Suggested Activities

ACTIVITY 1: Think before you click and share

First, ask students about their information sharing habits on Facebook. Do they always verify the source of information before sharing it?
Download the following accompanying document. Ask students if they would share the five items presented in this handout on Facebook.

Click on the image to enlarge.
Download the source file in ActivInspire (.flp) format
Download the file in PDF format (.pdf)

Here are the five elements, taken from Facebook.

Click on the image to enlarge.

For each item, ask students if they:
- Click on "I like" "?
- Write a comment?
- Share information?
Ask them to explain why they would or would not choose to do these actions.
Finally, discuss the importance of analyzing the quality of news sources on social media. You can present the following article to the students to make them think about the consequences of not validating the sources of information.
Animal carcass photo: Canada Goose and the photographer set the record straight
Radio-Canada article, January 30, 2012

ACTIVITY 2: A lie detector in preparation

Now tell the students that researchers are developing a system to identify lies circulating on social media. Invite them to read the following article to find out what it is exactly.
Researchers work on social media lie detector
La Presse, February 19, 2014
Then ask the following questions:
- What is the goal of the PHEME program?
- How many universities are working together on the project?
- What are the four types of information that the project must identify?
- What are the three factors that will be used to assess the veracity of the data?
- When should the first version of this lie detector be available?

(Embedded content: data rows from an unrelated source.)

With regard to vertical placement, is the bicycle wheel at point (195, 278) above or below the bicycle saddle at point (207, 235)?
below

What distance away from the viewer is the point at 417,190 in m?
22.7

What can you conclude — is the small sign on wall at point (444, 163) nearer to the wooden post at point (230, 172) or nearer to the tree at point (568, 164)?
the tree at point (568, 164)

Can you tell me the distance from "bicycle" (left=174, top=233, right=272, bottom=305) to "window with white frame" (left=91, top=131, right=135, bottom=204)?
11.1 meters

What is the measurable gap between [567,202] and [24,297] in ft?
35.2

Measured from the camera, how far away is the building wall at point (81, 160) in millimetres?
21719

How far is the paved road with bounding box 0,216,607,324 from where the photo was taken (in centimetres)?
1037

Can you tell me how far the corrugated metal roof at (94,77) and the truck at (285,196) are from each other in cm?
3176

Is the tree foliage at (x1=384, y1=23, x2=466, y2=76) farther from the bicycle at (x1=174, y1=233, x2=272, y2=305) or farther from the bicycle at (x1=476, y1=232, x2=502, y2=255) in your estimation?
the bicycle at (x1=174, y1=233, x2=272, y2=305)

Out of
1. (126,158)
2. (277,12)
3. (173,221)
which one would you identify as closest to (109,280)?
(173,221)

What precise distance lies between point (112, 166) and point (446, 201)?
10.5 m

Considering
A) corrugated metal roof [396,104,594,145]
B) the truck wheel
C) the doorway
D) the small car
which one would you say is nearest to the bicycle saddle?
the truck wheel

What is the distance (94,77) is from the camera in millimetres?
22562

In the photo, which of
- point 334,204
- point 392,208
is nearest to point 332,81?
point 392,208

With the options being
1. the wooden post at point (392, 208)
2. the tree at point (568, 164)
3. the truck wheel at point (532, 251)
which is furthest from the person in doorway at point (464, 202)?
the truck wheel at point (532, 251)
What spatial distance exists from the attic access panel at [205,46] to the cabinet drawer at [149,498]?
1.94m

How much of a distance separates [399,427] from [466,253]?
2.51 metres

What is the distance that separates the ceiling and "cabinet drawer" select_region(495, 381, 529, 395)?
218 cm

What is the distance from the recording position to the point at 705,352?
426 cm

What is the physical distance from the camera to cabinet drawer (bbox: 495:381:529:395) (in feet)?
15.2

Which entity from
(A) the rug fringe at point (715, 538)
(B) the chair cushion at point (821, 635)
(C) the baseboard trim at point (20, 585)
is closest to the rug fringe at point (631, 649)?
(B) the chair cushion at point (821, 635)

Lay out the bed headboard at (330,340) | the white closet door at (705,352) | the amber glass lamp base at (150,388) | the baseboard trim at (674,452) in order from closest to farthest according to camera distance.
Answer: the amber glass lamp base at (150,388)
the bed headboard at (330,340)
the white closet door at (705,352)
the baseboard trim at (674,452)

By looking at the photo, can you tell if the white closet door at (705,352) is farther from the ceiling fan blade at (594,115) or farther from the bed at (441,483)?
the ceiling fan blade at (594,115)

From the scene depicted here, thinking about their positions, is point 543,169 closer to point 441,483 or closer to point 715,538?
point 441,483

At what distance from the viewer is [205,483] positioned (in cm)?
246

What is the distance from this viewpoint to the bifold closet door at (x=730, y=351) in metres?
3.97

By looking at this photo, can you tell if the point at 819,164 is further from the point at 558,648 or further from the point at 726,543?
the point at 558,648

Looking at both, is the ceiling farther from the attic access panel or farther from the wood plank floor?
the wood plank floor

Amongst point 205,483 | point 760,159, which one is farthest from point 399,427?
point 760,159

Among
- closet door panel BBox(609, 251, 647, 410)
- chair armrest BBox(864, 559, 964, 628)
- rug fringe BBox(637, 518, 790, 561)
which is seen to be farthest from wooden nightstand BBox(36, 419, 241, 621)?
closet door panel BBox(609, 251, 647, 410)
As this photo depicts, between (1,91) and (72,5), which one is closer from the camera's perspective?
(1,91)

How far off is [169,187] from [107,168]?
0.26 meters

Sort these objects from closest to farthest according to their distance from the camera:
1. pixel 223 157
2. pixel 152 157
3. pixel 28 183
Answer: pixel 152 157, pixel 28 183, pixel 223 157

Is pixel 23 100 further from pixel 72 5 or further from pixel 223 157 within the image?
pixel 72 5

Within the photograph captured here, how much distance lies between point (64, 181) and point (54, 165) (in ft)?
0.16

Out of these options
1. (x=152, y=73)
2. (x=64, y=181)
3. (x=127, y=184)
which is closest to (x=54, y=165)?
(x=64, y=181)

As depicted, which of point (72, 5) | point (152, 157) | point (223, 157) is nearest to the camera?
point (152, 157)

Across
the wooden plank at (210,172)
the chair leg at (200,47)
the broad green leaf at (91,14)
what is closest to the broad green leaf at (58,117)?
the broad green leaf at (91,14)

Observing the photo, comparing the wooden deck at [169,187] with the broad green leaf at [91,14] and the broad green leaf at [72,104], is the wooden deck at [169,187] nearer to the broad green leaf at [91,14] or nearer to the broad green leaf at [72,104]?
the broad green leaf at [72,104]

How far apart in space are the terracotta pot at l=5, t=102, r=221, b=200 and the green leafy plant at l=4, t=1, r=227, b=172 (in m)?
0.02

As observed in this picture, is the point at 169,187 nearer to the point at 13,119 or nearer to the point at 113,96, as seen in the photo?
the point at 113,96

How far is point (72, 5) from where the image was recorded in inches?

ACTIVITY 3: The greatest hoaxes in history

Rumors, urban legends and hoaxes are not recent phenomena. There have always been big lies throughout history.
So invite students to discover the greatest hoaxes in history by consulting this MSN article.
Then have them pick one of these hoaxes and research that event more thoroughly. They will ultimately have to summarize this lie and the effects it has caused in the population using a medium of their choice.

For further

April 1 is fast approaching. As a whole class, prepare a hoax or a joke (nice, anyway!) To give to a member of the school staff. You could invite the other classes to participate in the joke.
Film the reaction of the trapped person and, with their permission only, share your joke on YouTube or social media.

More about the magazine

Beware of false rumors on social media
Triplex blog post (Radio-Canada), 1er february 2012
April Fool's Day - Biggest Hoaxes
LeDEFIMEDIA Group, 1er april 2012

Your comments

To comment on this topic and add your ideas, we invite you to follow us on social networks. All articles are published there and it is also possible to comment directly on Facebook, Twitter or LinkedIn.

Do you have news to share with us or would you like to publish a testimonial?

Publicize your educational project or share your ideas via our Opinion, Testimonials or Press Releases sections! Here's how to do it!

Do you like what you read?

Subscribe and receive the next 3 issues of École branchée magazine (print or digital, French or English) in addition to our exclusive online files!

Learn more >

About the Author

Véronique Lavergne
Véronique Lavergne
Véronique is a librarian at the University of Quebec at Trois-Rivières and a trainer in educational technology for future teachers. She also holds a teaching certificate in the social universe at the secondary level and collaborates regularly with the organization L'École branchée.

Receive the Weekly Newsletter

Get our Info #DevProf and l'Hebdo so you don't miss out on anything new at École branchée!